Guess you wanted this .[] is character class,not what you think.Your character class captures just one out of all characters you have defined.
See demo.
https://regex101.com/r/eB8xU8/12
I'm trying to grab id number from the string, say
id/number/2000GXZ2/ref=sr
using
(?:id\/number\/)([a-zA-Z0-9]{8})
for some reason non capture group is not worked, giving me:
id/number/2000GXZ2
As mentioned by others, non-capturing groups still count towards the overall match. If you don't want that part in your match use a lookbehind.
Rubular example
(?<=id\/number\/)([a-zA-Z0-9]{8})
(?<=pat) - Positive lookbehind assertion: ensures that the preceding characters match pat, but doesn't include those characters in the matched text
Ruby Doc Regexp
Also, the capture group around the id number is unnecessary in this case.
You have:
str = "id/number/2000GXZ2/ref=sr"
r = /
(?:id\/number\/) # match string in a non-capture group
([a-zA-Z0-9]{8}) # match character in character class 8 times, in capture group 1
/x # extended/free-spacing regex definition mode
Then (using String#[]):
str[r]
#=> "id/number/2000GXZ2"
returns the entire match, as it should, not just the contents of capture group 1. There are a few ways to remedy this. Consider first ones that do not use a capture group.
#jacob.m suggested putting the first part in a positive lookbehind (modified slightly from his code):
r = /
(?<=id\/number\/) # match string in positive lookbehind
[[:alnum:]]{8} # match >= 1 alphameric characters
/x
str[r]
#=> "2000GXZ2"
An alternative is:
r = /
id\/number\/ # match string
\K # forget everything matched so far
[[:alnum:]]{8} # match 8 alphanumeric characters
/x
str[r]
#=> "2000GXZ2"
\K is especially useful when the match to forget is variable-length, as (in Ruby) positive lookbehinds do not work with variable-length matches.

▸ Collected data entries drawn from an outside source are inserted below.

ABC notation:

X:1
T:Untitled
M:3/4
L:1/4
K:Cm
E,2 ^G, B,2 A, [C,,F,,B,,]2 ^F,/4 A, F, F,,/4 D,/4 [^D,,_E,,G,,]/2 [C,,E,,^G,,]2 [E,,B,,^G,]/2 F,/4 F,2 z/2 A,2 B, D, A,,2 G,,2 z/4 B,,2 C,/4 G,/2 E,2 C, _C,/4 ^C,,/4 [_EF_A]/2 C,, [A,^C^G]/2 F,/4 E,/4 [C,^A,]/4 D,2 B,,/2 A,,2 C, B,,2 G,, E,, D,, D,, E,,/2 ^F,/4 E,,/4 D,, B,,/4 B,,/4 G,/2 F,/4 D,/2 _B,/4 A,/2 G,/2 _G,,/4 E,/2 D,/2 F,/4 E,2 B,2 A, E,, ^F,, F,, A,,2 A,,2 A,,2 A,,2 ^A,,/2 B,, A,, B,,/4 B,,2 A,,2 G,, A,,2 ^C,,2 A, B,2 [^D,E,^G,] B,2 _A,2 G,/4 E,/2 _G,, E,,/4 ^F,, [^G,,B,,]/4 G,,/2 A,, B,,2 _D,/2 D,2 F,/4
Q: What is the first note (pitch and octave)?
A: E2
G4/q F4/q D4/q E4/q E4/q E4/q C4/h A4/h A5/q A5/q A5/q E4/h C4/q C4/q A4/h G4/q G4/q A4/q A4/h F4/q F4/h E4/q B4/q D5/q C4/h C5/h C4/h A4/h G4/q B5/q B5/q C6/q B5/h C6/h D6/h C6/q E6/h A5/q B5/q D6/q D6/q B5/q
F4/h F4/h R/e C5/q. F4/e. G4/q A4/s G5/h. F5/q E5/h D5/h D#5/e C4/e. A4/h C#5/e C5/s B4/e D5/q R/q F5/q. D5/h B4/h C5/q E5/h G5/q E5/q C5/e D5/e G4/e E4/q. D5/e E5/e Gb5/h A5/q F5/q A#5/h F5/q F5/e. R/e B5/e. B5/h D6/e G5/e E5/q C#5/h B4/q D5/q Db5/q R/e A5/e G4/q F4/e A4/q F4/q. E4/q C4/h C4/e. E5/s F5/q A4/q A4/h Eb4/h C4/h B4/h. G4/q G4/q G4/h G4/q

With both of these approaches, if the part to be matched contains only numbers and capital letters, you may want to use [A-Z0-9]+ instead of [[:alnum:]] (though the latter includes Unicode letters, not just those from the English alphabet). In fact, if all the entries have the form of your example, you might be able to use:
r = /
\d # match a digit
[A-Z0-9]{7} # match >= 0 capital letters or digits
/x
str[r]
#=> "2000GXZ2"
The other line of approach is to keep your capture group. One simple way is:
r = /
id\/number\/ # match string
([[:alnum:]]{8}) # match >= 1 alphameric characters in capture group 1
/x
str =~ r
str[r, 1] #=> "2000GXZ2"
Alternatively, you could use String#sub to replace the entire string with the contents of the capture group:
r = /
id\/number\/ # match string
([[:alnum:]]{8}) # match >= 1 alphameric characters in capture group 1
.* # match the remainder of the string
/x
str.sub(r, '\1') #=> "2000GXZ2"
str.sub(r, "\\1") #=> "2000GXZ2"
str.sub(r) { $1 } #=> "2000GXZ2"
This is Ruby Regexp expected match consistency evilness. Some Regexp-style methods will return the global-match while others will return specified matches.
In this case, one method we can use to get the behavior you're looking for is scan.
I don't think anyone here actually mentions how to get your Regexp working as you originally intended, which was to get the capture-only match. To do that, you would use the scan method like so with your original pattern:
test_me.rb
test_string="id/number/2000GXZ2/ref=sr"
result = test_string.scan(/(?:id\/number\/)([a-zA-Z0-9]{8})/)
puts result
2000GXZ2
That said, replacing (?:) with (?<=) for non-capture groups for look-behinds will benefit you both when you use scan as well as other parts of ruby that use Regexps.